One of the best known examples of a monolithically integrated CMOS circuit and MEMS device is the Texas Instruments Digital MicroMirror Device. The TI Digital MicroMirror is comprised of a large number of microscale MEMS-based digital light switches. Each switch controls one pixel of light. The switches are rotated using electrostatic attraction, and are controlled by an underlying SRAM cell. A virtual 3D representation of a single pixel, constructed using SEMulator3D, is shown in Figure 1.
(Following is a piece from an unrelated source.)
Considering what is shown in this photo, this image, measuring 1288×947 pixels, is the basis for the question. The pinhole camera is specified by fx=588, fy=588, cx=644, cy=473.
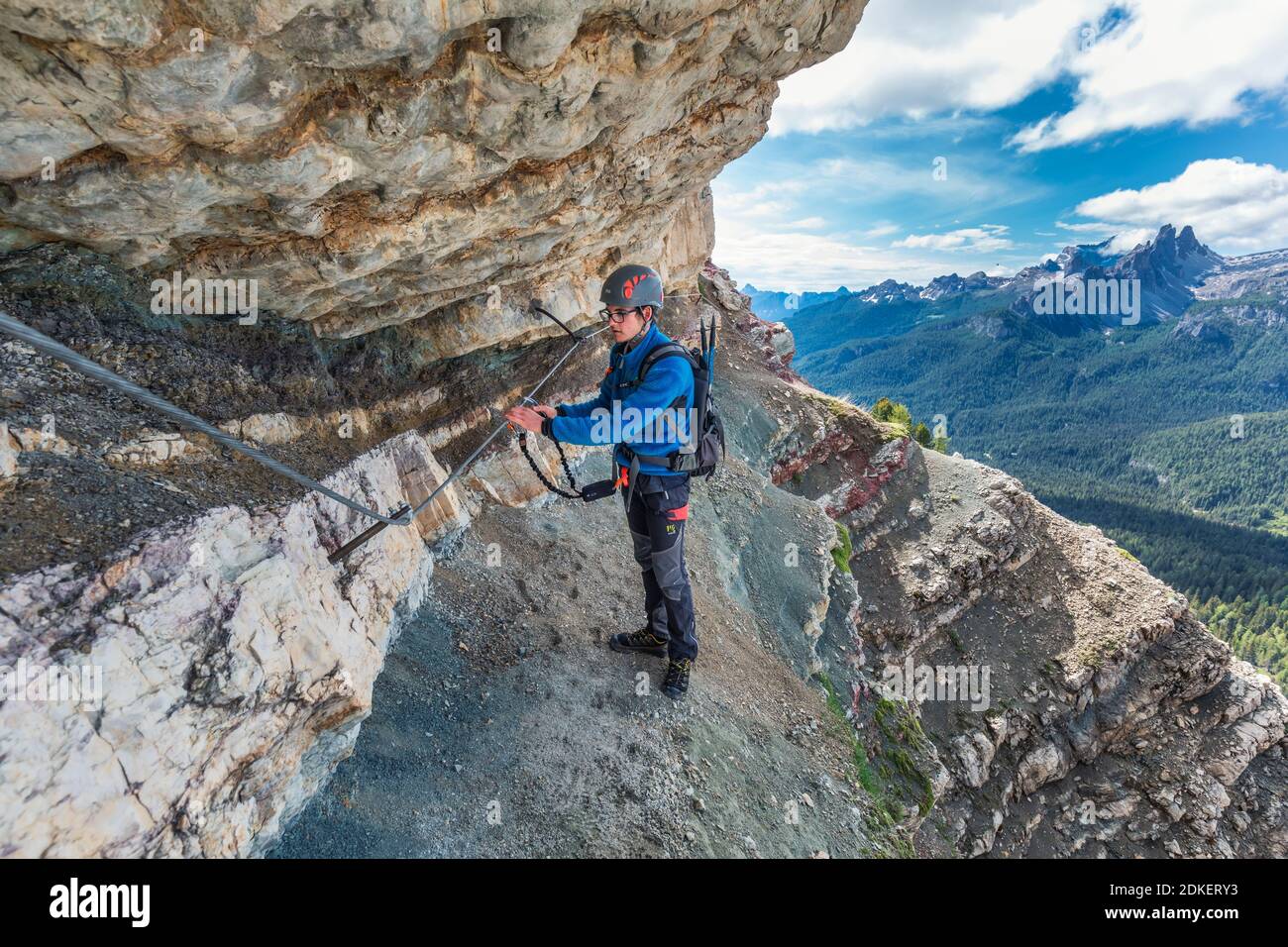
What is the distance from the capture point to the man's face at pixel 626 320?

SEMulator3D can construct highly predictive and accurate 3D process models that reflect the complex interactions between designs and integrated process flows. The 3D process model is built using a series of unit process steps (some requiring masks) to produce a highly accurate “virtual” 3D structure. In Figures 2 and 3, the single pixel micromirror model built in SEMulator3D is compared to an actual SEM photo of a similar device. The actual SEM photomicrographs (courtesy of Texas Instruments) can be seen on the left, with the equivalent SEMulator3D model on the right.
Each digital micromirror is addressed (or controlled) by an SRAM memory cell. SEMulator3D can accurately model both the underlying CMOS memory circuit as well as the MEMS device integrated above it (see Figure 4, below).
SEMulator3D uses two sophisticated modeling methods: Voxel Modeling, a fast, robust digital approach, and Surface Evolution, an analog approach capable of modeling a wide range of physical process behavior with great accuracy. SEMulator3D is able to discretize the voxel model with mesh elements, to generate simulation-quality meshes. Both triangle surface and tetrahedral volume meshes can be exported from SEMulator3D to FEA modeling software such as CoventorWare.
Advanced options in SEMulator3D allow for meshes to be refined in areas where a denser mesh is required.
SEMulator3D meshes can be used with the FEA tool of choice. Surface meshes are exported in .ans, .dxf, .stl and .obj formats with volume meshes exported in .unv and .ans formats. Figure 7 displays a .unv mesh imported into the CoventorWare Preprocessor.
Once the discrete model has been imported, surfaces, parts, conductors, and other features can be identified and named. Boundary conditions can then be assigned as part of an electrostatic-mechanics simulation.
A CoventorWare CoSolveEM voltage trajectory analysis can predict the mechanical response of the micromirror under electrostatic actuation, including the calculated deflection until contact is achieved (Figure 9) and the angle of rotation as a function of applied voltage (Figure 10).
SEMulator3D is able to generate highly accurate models of a MEMS device based upon the actual fabrication process, rather than the idealized geometry customarily used in traditional finite element analysis (FEA). The geometric fidelity of the SEMulator3D model greatly improves FEA simulation accuracy. Mechanical analysis, like predicting regions of micromirror stress concentrations, can be accurately and quickly completed using realistic MEMS device geometry generated within SEMulator3D.